Second, there were clear differences of emphasis on the broad goals of the quota realignment. Many Directors emphasized as the objective of the review a 5 percent shift in quota shares from over- to under-represented countries, while noting that dynamic emerging market and developing countries (EMDCs) are expected to be the predominant beneficiaries of such a shift. Many others stressed more the importance of a substantial shift in quota share to EMDCs, calling for a shift of at least 5 percent. Reconciling these differences will be an important part of our work ahead.

Third, Directors also expressed differing views on whether EMDCs that are over-represented using the quota formula should be eligible for an increase in quota share if they have met clear criteria for dynamism. Several Directors were open to considering such an increase, and looked forward to further work on how to capture the concept of dynamic EMDCs. A number of Directors were skeptical about the usefulness of such work, noting that such criteria are inevitably judgmental and that dynamism is already captured in the quota formula. A number of other Directors saw scope for better capturing dynamism in the formula itself, thereby reducing reliance on arbitrary mechanisms for quota adjustment.

Fourth, Directors supported the goal of protecting the voting share of the poorest members. Many favored extending this protection to all PRGT-eligible countries, although a few preferred a narrower list; several others did not indicate a preference. Preliminary views were expressed on the modalities. Many Directors were open to exploring all possible options. Many Directors expressed support for setting aside part of any ad hoc increase for the poorest members, and a number of Directors saw merit in considering a further increase in basic votes.

Fifth, Directors noted that it is too early to discuss in detail the modalities for allocating an increase in quotas, pending the finalization of the 2008 data set. That said, many Directors expressed an initial preference for a combination of selective and ad hoc increases. A number of Directors considered it premature to rule out an equiproportional increase at this stage, noting its important role in forging a compromise in the past. Many Directors underscored that over-represented countries should not become under-represented in the process.

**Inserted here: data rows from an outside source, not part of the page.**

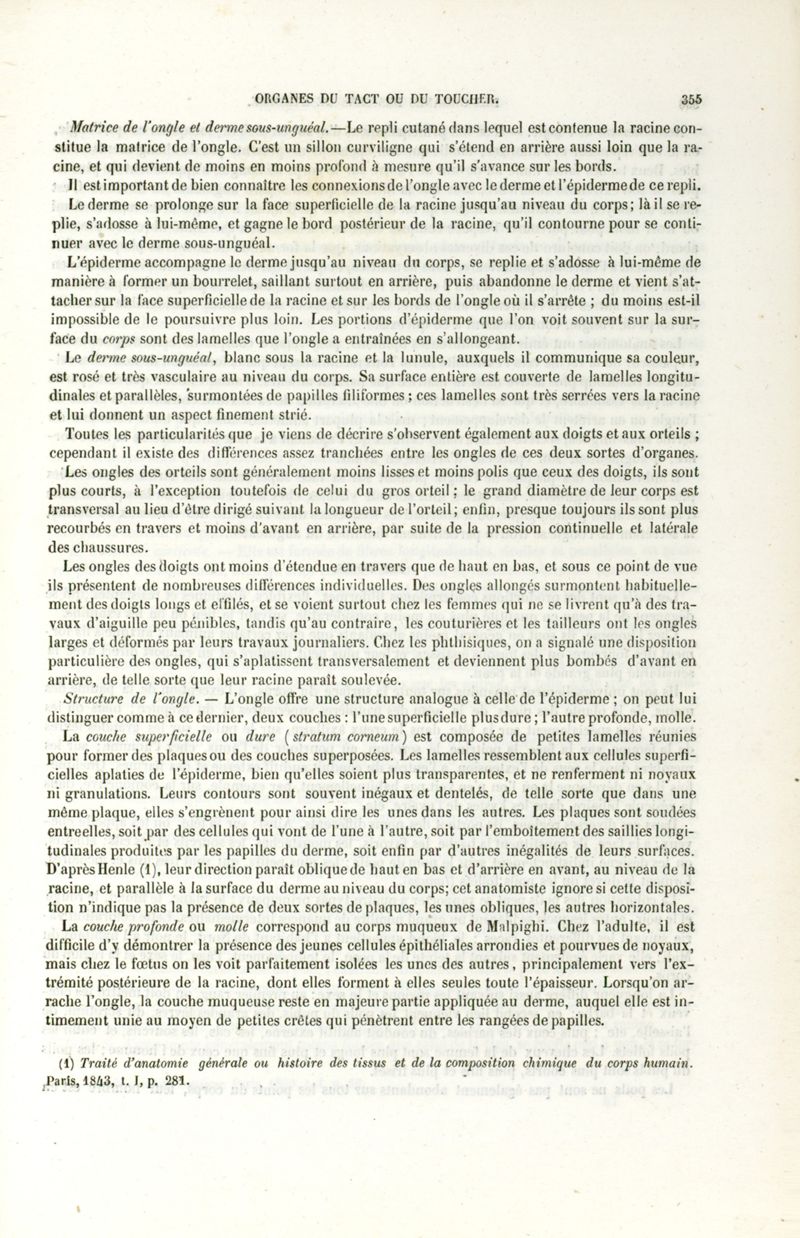 ORGANES DU TACT OU DU TOUCHER. 355

Matrice de l'ongle et derme sous-unguéal.—Le repli cutané dans lequel est contenue la racine constitue la matrice de l'ongle. C'est un sillon curviligne qui s'étend en arrière aussi loin que la racine, et qui devient de moins en moins profond à mesure qu'il s'avance sur les bords.

Il est important de bien connaître les connexions de l'ongle avec le derme et l'épiderme de ce repli.

Le derme se prolonge sur la face superficielle de la racine jusqu'au niveau du corps; là il se replie, s'adosse à lui-même, et gagne le bord postérieur de la racine, qu'il contourne pour se continuer avec le derme sous-unguéal.

L'épiderme accompagne le derme jusqu'au niveau du corps, se replie et s'adosse à lui-même de manière à former un bourrelet, saillant surtout en arrière, puis abandonne le derme et vient s'attacher sur la face superficielle de la racine et sur les bords de l'ongle où il s'arrête ; du moins est-il impossible de le poursuivre plus loin. Les portions d'épiderme que l'on voit souvent sur la surface du corps sont des lamelles que l'ongle a entraînées en s'allongeant.

Le derme sous-unguéal, blanc sous la racine et la lunule, auxquels il communique sa couleur, est rosé et très vasculaire au niveau du corps. Sa surface entière est couverte de lamelles longitudinales et parallèles, surmontées de papilles filiformes ; ces lamelles sont très serrées vers la racine et lui donnent un aspect finement strié.

Toutes les particularités que je viens de décrire s'observent également aux doigts et aux orteils ; cependant il existe des différences assez tranchées entre les ongles de ces deux sortes d'organes. Les ongles des orteils sont généralement moins lisses et moins polis que ceux des doigts, ils sont plus courts, à l'exception toutefois de celui du gros orteil ; le grand diamètre de leur corps est transversal au lieu d'être dirigé suivant la longueur de l'orteil; enfin, presque toujours ils sont plus recourbés en travers et moins d'avant en arrière, par suite de la pression continuelle et latérale des chaussures.

Les ongles des doigts ont moins d'étendue en travers que de haut en bas, et sous ce point de vue ils présentent de nombreuses différences individuelles. Des ongles allongés surmontent habituellement des doigts longs et effilés, et se voient surtout chez les femmes qui ne se livrent qu'à des travaux d'aiguille peu pénibles, tandis qu'au contraire, les couturières et les tailleurs ont les ongles larges et déformés par leurs travaux journaliers. Chez les phthisiques, on a signalé une disposition particulière des ongles, qui s'aplatissent transversalement et deviennent plus bombés d'avant en arrière, de telle sorte que leur racine paraît soulevée.

Structure de l'ongle. — L'ongle offre une structure analogue à celle de l'épiderme ; on peut lui distinguer comme à ce dernier, deux couches : l'une superficielle plus dure ; l'autre profonde, molle.

La couche superficielle ou dure (stratum corneum) est composée de petites lamelles réunies pour former des plaques ou des couches superposées. Les lamelles ressemblent aux cellules superficielles aplaties de l'épiderme, bien qu'elles soient plus transparentes, et ne renferment ni noyaux ni granulations. Leurs contours sont souvent inégaux et dentelés, de telle sorte que dans une même plaque, elles s'engrènent pour ainsi dire les unes dans les autres. Les plaques sont soudées entre elles, soit par des cellules qui vont de l'une à l'autre, soit par l'emboîtement des saillies longitudinales produites par les papilles du derme, soit enfin par d'autres inégalités de leurs surfaces. D'après Henle (1), leur direction paraît oblique de haut en bas et d'arrière en avant, au niveau de la racine, et parallèle à la surface du derme au niveau du corps; cet anatomiste ignore si cette disposition n'indique pas la présence de deux sortes de plaques, les unes obliques, les autres horizontales.

La couche profonde ou molle correspond au corps muqueux de Malpighi. Chez l'adulte, il est difficile d'y démontrer la présence des jeunes cellules épithéliales arrondies et pourvues de noyaux, mais chez le fœtus on les voit parfaitement isolées les unes des autres, principalement vers l'extrémité postérieure de la racine, dont elles forment à elles seules toute l'épaisseur. Lorsqu'on arrache l'ongle, la couche muqueuse reste en majeure partie appliquée au derme, auquel elle est intimement unie au moyen de petites crêtes qui pénètrent entre les rangées de papilles.

(1) Traité d'anatomie générale ou histoire des tissus et de la composition chimique du corps humain. Paris, 1843, t. I, p. 281.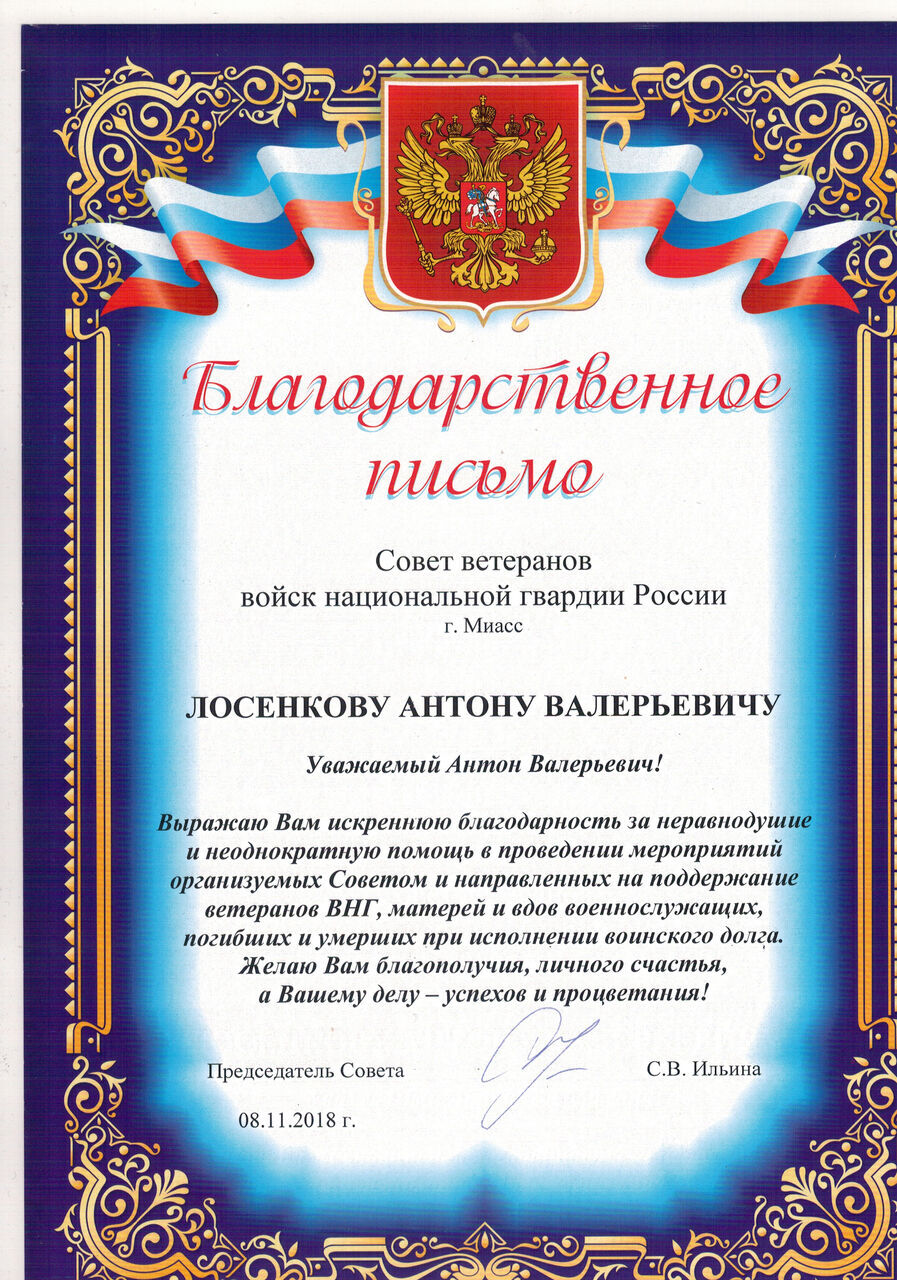 Благодарственное письмо

Совет ветеранов
войск национальной гвардии России
г. Миасс

ЛОСЕНКОВУ АНТОНУ ВАЛЕРЬЕВИЧУ

Уважаемый Антон Валерьевич!

Выражаю Вам искреннюю благодарность за неравнодушие и неоднократную помощь в проведении мероприятий организуемых Советом и направленных на поддержание ветеранов ВНГ, матерей и вдов военнослужащих, погибших и умерших при исполнении воинского долга. Желаю Вам благополучия, личного счастья, а Вашему делу – успехов и процветания!

Председатель Совета
С.В. Ильина

08.11.2018 г.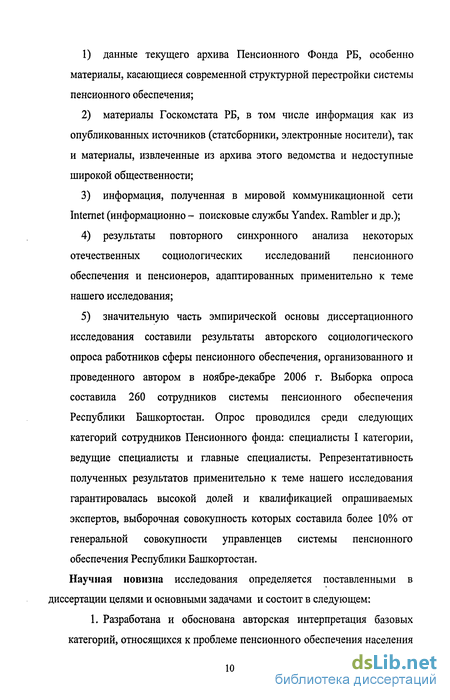 1) данные текущего архива Пенсионного Фонда РБ, особенно материалы, касающиеся современной структурной перестройки системы пенсионного обеспечения;

2) материалы Госкомстата РБ, в том числе информация как из опубликованных источников (статсборники, электронные носители), так и материалы, извлеченные из архива этого ведомства и недоступные широкой общественности;

3) информация, полученная в мировой коммуникационной сети Internet (информационно – поисковые службы Yandex. Rambler и др.);

4) результаты повторного синхронного анализа некоторых отечественных социологических исследований пенсионного обеспечения и пенсионеров, адаптированных применительно к теме нашего исследования;

5) значительную часть эмпирической основы диссертационного исследования составили результаты авторского социологического опроса работников сферы пенсионного обеспечения, организованного и проведенного автором в ноябре-декабре 2006 г. Выборка опроса составила 260 сотрудников системы пенсионного обеспечения Республики Башкортостан. Опрос проводился среди следующих категорий сотрудников Пенсионного фонда: специалисты I категории, ведущие специалисты и главные специалисты. Репрезентативность полученных результатов применительно к теме нашего исследования гарантировалась высокой долей и квалификацией опрашиваемых экспертов, выборочная совокупность которых составила более 10% от генеральной совокупности управленцев системы пенсионного обеспечения Республики Башкортостан.

Научная новизна исследования определяется поставленными в диссертации целями и основными задачами и состоит в следующем:

1. Разработана и обоснована авторская интерпретация базовых категорий, относящихся к проблеме пенсионного обеспечения населения

10

dsLib.net
библиотека диссертаций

Sixth, many Directors maintained the view that the quota formula should not be reopened, given the tight timeframe available for completing the 14th Review. However, others called for further work on the formula to address the remaining shortcomings before it is used again. Directors took note of the discussion in the staff papers on financial contributions to the Fund but generally did not see further work on this topic as warranted at this time.

To conclude, today’s discussion has provided useful direction for our future work. Staff will proceed to finalize the 2008 data set, with a view to issuing a paper with updated quota calculations as soon as possible after the Spring Meetings. I hope we will then be in a better position to make progress on the broad range of issues that have been discussed today.